According to a recent study, "The Greatest Magic of Harry Potter: Reducing Prejudice," young people who've read the Harry Potter books—and identify with Harry as the main protagonist—are less likely to be biased or prejudiced against minority groups.
The team of researchers from Italy found that reading Harry Potter books improves children’s attitudes toward stigmatized groups that included: immigrants, refugees, and members of the LGBT community.
The researchers carried out their experiments with elementary school, high school, and college students in Italy and the United Kingdom. In a press release, lead author Dr. Loris Vezzali, a professor at the University of Modena and Reggio Emilia, said:
Harry Potter empathizes with characters from stigmatized categories, tries to understand their sufferings and to act towards social equality. So, I and my colleagues think that empathic feelings are the key factor driving prejudice reduction. The world of Harry Potter is characterized by strict social hierarchies and resulting prejudices, with obvious parallels with our society.
Harry has meaningful contact with characters belonging to stigmatized groups. He tries to understand them and appreciate their difficulties, some of which stem from intergroup discrimination, and fights for a world free of social inequalities.

= INSTRUCTION 1 =
List the stigmatized groups named in the passage on the Harry Potter reading study.
= INSTRUCTION 2 =
Resume the passage on the Harry Potter reading study from the point where it ends.

= SOURCE MATERIAL =

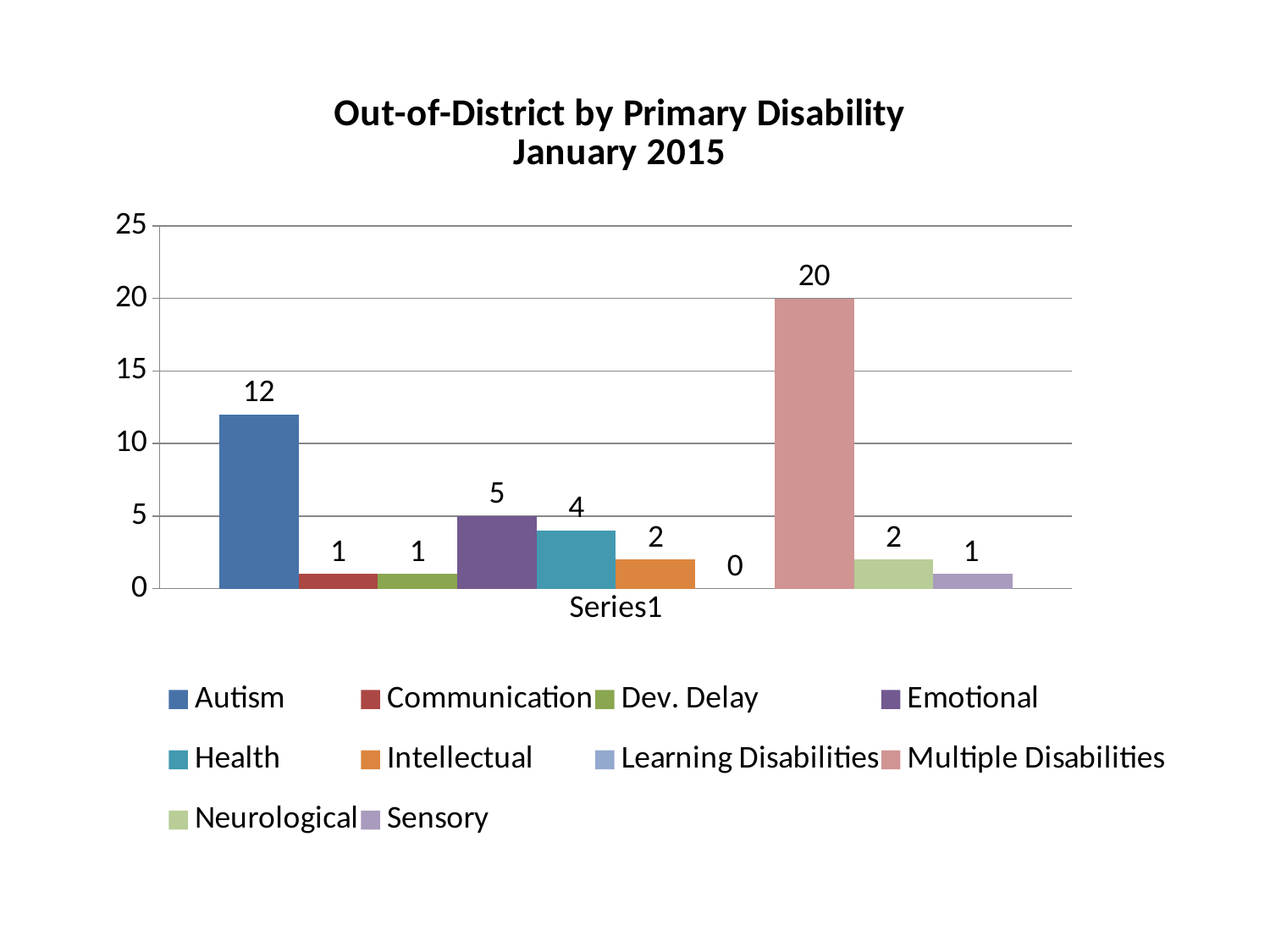
What is the difference between the values for Multiple Disabilities and Autism? 8 What kind of chart is shown on the slide? bar chart What is the value for Autism? 12 What is the value for Emotional? 5 Which category has the lowest value? Learning Disabilities Which category has the highest value? Multiple Disabilities Which is larger, the value for Health or the value for Intellectual? Health Is the value for Autism greater or less than 10? greater What is the title of the chart? Out-of-District by Primary Disability January 2015 What is the value for Multiple Disabilities? 20 How many categories does the legend list? 10 What is the value for Learning Disabilities? 0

= TASK RESULT 1 =
immigrants, refugees, members of the LGBT community

= TASK RESULT 2 =
Literary critic, Christopher Hitchens, once praised J. K. Rowling for “unmooring” children’s books from “dreams of wealth and class and snobbery…and giving us a world of youthful democracy and diversity, in which the humble leading figure has a name that…could as well belong to an English labor union official.”
In the first part of the study, the researchers enlisted 34 Italian fifth graders who filled out a questionnaire about their attitude toward immigrants. Then, they read excerpts from Harry Potter books that had to do with prejudice or bigotry over the course of six weeks.
After reading the books, the students answered the questionnaire about immigrants again, and showed increased empathy toward immigrants—especially if they also identified strongly with the leading protagonist of the story, Harry Potter himself.
According to the researchers, the young Italian children who read Harry Potter were affected by “the positive attitudes and behaviors of Harry Potter toward stigmatized fantastic groups.” Living vicariously through the characters in the novel impacted their attitudes towards marginalized people in real life.
In the second part of the study, the researchers worked with a group of older college students in England, and examined their attitudes toward refugee groups. The researchers found that reading Harry Potter books had prejudice-reducing effects regarding refugees.
There are many groups in the Harry Potter series that Harry empathizes with innately because he wasn't born into the elite ruling class and isn't part of the aristocracy. For example, Harry becomes an ally to a disenfranchised group known as “mudbloods” who represent a hodgepodge of hereditary backgrounds.
Harry Potter is sympathetic to anyone who is stereotypically treated as "less-than" in mainstream society. As a gay person, I've always identified with Harry's empathy for the underdogs of the world or anyone who is being treated like a second-class citizen.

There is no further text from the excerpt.